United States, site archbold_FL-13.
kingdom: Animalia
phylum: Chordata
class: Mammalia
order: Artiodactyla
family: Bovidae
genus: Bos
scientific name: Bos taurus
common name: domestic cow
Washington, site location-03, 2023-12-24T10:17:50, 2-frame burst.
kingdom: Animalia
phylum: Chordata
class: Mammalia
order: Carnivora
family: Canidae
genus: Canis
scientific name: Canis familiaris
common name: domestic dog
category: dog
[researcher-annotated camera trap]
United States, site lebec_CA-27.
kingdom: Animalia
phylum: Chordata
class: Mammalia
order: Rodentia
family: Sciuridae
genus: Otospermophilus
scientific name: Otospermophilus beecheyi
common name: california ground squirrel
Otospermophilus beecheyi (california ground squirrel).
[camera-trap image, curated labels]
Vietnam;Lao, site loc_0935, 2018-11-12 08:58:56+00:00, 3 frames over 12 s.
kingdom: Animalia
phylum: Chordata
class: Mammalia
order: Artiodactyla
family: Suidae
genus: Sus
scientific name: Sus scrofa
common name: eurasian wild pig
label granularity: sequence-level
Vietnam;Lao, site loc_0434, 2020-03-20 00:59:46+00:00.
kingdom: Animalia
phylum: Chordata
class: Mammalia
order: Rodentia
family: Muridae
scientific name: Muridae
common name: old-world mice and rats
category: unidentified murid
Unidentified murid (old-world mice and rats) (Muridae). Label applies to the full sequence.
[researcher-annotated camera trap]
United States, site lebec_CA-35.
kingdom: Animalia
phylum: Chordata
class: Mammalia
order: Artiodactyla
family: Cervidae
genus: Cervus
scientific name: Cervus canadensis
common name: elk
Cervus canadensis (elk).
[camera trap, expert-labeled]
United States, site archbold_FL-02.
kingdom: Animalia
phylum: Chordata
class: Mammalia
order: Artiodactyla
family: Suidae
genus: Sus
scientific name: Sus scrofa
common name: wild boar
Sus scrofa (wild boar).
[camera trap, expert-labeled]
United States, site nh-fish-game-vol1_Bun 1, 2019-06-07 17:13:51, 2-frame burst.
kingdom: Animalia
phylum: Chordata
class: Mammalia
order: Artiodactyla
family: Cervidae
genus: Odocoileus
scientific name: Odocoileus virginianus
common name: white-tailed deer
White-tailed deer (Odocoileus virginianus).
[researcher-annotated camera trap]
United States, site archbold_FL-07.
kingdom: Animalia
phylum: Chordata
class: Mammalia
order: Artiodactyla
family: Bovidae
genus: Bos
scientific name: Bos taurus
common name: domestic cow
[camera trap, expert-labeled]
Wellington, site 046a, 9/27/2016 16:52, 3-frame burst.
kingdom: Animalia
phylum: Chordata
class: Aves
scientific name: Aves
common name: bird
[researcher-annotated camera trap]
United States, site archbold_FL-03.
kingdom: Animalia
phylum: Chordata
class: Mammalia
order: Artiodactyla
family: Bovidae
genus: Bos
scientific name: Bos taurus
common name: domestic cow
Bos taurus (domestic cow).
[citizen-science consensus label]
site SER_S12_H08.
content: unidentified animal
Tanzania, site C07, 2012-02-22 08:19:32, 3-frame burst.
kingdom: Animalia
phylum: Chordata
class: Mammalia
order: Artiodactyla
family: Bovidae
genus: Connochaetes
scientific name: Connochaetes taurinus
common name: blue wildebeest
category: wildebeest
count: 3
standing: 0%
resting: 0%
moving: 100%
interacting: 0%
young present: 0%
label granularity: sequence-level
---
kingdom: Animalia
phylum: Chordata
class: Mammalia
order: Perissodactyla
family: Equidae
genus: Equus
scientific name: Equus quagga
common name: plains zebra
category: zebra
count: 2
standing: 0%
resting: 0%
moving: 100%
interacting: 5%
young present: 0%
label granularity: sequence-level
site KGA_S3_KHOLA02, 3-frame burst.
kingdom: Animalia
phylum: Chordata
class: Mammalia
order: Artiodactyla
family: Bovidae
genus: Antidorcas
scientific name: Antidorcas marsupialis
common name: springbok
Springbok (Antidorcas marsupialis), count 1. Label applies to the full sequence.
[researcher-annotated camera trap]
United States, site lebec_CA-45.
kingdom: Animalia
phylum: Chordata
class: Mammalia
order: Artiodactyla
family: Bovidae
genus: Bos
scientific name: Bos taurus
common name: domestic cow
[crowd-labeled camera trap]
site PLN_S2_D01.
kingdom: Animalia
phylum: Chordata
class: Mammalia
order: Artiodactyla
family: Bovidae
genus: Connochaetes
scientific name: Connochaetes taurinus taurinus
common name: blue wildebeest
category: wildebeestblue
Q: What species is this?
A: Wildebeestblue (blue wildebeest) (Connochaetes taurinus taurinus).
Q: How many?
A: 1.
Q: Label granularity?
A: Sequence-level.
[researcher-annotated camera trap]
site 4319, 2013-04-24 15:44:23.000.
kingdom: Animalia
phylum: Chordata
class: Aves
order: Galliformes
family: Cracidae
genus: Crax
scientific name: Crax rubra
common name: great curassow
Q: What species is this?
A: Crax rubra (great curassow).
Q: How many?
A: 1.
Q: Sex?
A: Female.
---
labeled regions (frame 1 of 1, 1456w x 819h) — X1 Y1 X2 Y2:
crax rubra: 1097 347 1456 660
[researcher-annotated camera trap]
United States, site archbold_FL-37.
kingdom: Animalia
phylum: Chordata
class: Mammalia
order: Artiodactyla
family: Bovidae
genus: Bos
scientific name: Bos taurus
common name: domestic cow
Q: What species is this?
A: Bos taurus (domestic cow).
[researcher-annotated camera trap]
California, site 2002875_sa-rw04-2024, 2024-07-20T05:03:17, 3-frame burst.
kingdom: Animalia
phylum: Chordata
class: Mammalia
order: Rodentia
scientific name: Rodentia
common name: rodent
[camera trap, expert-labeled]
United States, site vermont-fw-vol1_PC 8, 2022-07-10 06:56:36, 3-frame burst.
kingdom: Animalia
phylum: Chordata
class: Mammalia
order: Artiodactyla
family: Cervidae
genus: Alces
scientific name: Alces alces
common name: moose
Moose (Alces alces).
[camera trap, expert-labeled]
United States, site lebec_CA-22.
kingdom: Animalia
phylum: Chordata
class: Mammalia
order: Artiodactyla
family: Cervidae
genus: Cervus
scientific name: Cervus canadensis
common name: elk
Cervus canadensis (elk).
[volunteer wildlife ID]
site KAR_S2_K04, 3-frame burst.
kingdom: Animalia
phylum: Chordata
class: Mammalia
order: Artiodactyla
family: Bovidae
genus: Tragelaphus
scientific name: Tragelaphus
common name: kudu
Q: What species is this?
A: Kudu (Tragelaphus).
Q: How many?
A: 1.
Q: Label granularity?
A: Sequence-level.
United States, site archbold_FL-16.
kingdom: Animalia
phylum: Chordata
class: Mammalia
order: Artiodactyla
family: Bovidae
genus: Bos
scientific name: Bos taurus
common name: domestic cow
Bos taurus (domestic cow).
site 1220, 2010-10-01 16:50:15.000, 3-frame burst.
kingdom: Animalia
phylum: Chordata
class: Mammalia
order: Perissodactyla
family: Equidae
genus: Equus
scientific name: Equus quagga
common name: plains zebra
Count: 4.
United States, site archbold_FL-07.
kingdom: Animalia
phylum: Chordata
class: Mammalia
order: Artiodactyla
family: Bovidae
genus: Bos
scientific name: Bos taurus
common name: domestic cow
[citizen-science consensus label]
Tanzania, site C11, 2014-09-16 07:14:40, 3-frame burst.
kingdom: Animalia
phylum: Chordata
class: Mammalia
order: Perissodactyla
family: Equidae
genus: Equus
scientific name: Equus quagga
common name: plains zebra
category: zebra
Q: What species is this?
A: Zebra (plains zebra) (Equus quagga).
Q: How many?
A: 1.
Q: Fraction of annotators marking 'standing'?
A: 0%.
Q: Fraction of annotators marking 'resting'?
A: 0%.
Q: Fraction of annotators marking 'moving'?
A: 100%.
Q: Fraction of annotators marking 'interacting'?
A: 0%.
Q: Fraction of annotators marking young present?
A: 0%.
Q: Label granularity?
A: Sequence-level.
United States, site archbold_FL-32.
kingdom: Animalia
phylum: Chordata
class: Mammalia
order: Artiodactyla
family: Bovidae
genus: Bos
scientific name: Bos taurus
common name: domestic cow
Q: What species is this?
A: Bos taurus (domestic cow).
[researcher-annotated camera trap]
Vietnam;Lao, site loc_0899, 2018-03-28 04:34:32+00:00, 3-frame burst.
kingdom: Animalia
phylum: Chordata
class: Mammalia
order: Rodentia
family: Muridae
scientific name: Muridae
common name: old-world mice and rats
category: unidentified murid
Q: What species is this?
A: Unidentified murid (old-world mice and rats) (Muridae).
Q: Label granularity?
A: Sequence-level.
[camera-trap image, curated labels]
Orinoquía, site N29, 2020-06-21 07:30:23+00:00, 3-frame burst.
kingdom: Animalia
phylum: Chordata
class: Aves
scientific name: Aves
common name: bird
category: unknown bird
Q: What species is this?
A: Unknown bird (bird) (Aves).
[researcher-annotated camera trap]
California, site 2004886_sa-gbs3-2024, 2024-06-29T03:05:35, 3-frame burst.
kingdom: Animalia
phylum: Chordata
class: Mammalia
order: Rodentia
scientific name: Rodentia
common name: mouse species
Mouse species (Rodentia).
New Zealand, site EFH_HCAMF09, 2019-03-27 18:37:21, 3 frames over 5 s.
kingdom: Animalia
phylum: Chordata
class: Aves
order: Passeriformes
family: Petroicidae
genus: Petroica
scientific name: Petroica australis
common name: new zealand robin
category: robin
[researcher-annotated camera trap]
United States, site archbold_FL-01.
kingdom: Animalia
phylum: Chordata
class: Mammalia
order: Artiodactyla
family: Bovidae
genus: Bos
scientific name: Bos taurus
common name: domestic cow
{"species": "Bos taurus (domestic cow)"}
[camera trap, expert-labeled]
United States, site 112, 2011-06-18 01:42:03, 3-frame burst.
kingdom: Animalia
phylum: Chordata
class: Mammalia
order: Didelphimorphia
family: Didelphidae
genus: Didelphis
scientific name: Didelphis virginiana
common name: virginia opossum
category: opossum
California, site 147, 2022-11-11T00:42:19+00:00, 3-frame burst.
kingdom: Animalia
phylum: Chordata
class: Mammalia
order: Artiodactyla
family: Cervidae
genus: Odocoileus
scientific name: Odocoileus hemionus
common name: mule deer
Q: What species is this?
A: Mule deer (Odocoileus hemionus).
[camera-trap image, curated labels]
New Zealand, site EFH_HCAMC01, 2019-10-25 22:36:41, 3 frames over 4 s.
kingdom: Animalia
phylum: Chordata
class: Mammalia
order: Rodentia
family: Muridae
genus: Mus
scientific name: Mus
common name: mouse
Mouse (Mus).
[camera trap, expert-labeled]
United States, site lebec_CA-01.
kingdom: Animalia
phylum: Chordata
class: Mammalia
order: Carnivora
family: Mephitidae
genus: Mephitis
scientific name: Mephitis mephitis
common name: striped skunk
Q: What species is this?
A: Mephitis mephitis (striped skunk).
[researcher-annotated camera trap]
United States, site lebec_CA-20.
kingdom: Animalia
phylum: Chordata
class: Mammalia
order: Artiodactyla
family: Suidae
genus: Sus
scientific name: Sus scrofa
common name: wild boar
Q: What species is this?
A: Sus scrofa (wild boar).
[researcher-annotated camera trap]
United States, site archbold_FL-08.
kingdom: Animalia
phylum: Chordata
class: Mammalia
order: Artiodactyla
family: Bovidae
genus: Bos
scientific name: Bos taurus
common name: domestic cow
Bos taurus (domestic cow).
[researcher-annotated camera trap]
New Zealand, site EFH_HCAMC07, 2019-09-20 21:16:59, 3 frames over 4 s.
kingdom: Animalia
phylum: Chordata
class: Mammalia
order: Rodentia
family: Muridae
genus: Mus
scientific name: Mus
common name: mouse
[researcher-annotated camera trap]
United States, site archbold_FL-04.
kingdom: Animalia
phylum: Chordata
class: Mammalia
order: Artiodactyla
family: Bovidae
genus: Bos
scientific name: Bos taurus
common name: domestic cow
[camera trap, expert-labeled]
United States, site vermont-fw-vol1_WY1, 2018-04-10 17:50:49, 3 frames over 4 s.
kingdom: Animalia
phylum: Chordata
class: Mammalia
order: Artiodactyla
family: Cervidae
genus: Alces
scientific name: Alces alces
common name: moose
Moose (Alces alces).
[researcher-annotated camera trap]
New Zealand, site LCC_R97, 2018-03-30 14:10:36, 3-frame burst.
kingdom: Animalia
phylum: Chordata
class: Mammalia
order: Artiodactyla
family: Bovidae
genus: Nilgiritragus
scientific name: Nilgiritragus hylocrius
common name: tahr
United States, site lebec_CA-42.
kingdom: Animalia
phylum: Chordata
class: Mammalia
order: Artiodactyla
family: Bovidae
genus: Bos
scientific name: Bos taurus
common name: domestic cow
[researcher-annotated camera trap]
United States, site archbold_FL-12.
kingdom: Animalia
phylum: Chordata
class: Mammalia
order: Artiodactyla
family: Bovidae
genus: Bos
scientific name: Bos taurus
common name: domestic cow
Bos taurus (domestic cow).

• **Task objective**:
From the line containing "New Zealand, site LCC_R97, 2018-03-30" to the last line of the records above, please write out every line exactly and add nothing.

• **Solution to this problem**:
New Zealand, site LCC_R97, 2018-03-30 14:10:36, 3-frame burst.
kingdom: Animalia
phylum: Chordata
class: Mammalia
order: Artiodactyla
family: Bovidae
genus: Nilgiritragus
scientific name: Nilgiritragus hylocrius
common name: tahr
United States, site lebec_CA-42.
kingdom: Animalia
phylum: Chordata
class: Mammalia
order: Artiodactyla
family: Bovidae
genus: Bos
scientific name: Bos taurus
common name: domestic cow
[researcher-annotated camera trap]
United States, site archbold_FL-12.
kingdom: Animalia
phylum: Chordata
class: Mammalia
order: Artiodactyla
family: Bovidae
genus: Bos
scientific name: Bos taurus
common name: domestic cow
Bos taurus (domestic cow).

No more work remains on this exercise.